# BoI/ICS kicking people in arrears off trackers



## Brendan Burgess (29 Nov 2012)

*Buy-to-let investors who can't pay to lose valuable tracker mortgages*

by Charlie Weston in today's Indo 





> BANKS are starting to put the squeeze on buy-to-let investors,  warning they will lose their valuable tracker mortgages if they don't  strictly meet repayments.
> [broken link removed] confirmed it is taking away trackers from any investors who struggle to keep up with payment demands..
> ...
> 
> ...



Is this legally sound?  

If a BoI customer can't make their full repayment, can the Bank just scrap the tracker?  OK, the customer has breached their contract, but does that allow the bank to unilaterally change it? 

The bank is under no obligation to reschedule the mortgage. 

The contract might allow for penalty interest on arrears and if so, the bank is legally entitled to charge it. 

If the borrower continues to be in breach of contract, the bank can seek to repossess the property, and probably should do so. 

But I doubt if they can just change the rate. 

They could offer the borrower an option - to switch to a SVR to avoid repossession.


----------



## Importer (29 Nov 2012)

I suppose the banks are entitled to alter the interest rate (tracker or not) if the contract between the parties provides for this, to remedy a repayment lapse


----------



## Brendan Burgess (29 Nov 2012)

Hi Importer

If the contract provides for this, then it is probably ok, as long as the term is not an unfair term.  But unless the contract specifies this, I don't think that they can do it.

Brendan


----------



## Importer (30 Nov 2012)

I'd be surprised if this is not covered in the terms and conditions of every loan contract. I recall seeing these types of clauses in the past and the banks are usually sharp enough when it comes to laying out the ballpark conditions for default.

I might be flamed for this but yes I do think its fair for banks to levy extra charges for accounts in default, including loss of tracker. We can't expect to have it every way........


----------



## Brendan Burgess (30 Nov 2012)

I think that the extra charge has to be proportionate and I would expect that the Ombudsman and court would take that view.
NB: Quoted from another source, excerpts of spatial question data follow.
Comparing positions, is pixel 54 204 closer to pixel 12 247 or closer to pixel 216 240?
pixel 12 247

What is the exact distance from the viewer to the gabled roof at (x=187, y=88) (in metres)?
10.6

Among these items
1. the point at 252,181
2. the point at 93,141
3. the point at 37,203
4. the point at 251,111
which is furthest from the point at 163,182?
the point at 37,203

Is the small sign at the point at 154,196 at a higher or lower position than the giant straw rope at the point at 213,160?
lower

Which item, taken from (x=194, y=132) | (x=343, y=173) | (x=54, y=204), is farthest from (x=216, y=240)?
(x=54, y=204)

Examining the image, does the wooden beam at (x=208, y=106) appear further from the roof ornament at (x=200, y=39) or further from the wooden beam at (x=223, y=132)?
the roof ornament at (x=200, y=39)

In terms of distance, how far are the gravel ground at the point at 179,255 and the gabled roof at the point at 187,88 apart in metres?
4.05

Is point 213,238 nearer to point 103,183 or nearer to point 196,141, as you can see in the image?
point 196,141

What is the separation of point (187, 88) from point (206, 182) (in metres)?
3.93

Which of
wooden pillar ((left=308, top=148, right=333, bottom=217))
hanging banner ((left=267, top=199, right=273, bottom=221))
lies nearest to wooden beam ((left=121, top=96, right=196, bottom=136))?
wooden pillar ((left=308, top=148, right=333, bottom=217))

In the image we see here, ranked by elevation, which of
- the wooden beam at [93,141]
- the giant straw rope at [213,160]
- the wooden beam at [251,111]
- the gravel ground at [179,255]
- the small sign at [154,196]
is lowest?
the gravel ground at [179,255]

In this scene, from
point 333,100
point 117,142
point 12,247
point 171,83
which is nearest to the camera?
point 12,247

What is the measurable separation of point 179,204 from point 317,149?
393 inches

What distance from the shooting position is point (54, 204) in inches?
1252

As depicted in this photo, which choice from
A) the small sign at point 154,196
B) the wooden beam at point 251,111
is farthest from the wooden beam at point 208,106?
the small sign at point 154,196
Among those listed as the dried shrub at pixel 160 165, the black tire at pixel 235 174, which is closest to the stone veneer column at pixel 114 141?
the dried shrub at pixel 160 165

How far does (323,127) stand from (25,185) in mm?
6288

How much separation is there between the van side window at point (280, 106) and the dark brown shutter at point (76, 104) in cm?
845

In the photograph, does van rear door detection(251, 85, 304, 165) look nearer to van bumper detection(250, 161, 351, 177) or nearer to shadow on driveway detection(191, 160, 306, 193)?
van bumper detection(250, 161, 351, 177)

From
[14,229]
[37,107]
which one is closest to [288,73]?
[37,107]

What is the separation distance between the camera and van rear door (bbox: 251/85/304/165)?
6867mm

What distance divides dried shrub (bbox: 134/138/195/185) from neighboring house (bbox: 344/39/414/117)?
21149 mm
To lose a tracker over a short period of arrears would be disproportionate. 

A more proportionate approach would be to charge the borrower the SVR on the arrears but leave the rest on the tracker.


----------



## venice (30 Nov 2012)

> But now the bank says any investor who has come to the end of their interest-only deal would be losing their tracker rate.



Am I right is thinking that if the contract states that you go onto a Tracker after the interest only is up that the bank have to honour that. If so what does the above statement mean? 
So if you stick to the terms of the contract, irrelevant of whether it is a residential or commercial mortgage are you safe from the banks skulduggery on this issue?


----------



## Importer (30 Nov 2012)

I wouldn't expect our Ombudsman or Courts to challenge explicit terms
of a properly executed loan contract. This would make a complete mockery of our contract law.

In much the same way as the law is not able to interfere with "upwards only" rent reviews in commercial lease contracts or contractual obligations in bankers pensions, I don't believe they can or will either interfere with any terms explicitly laid out in a loan agreement. I could be wrong but that's my feeling.

If we cant rely on the stability of written contracts, then we are completely lost and our credibility as a country is shot.


----------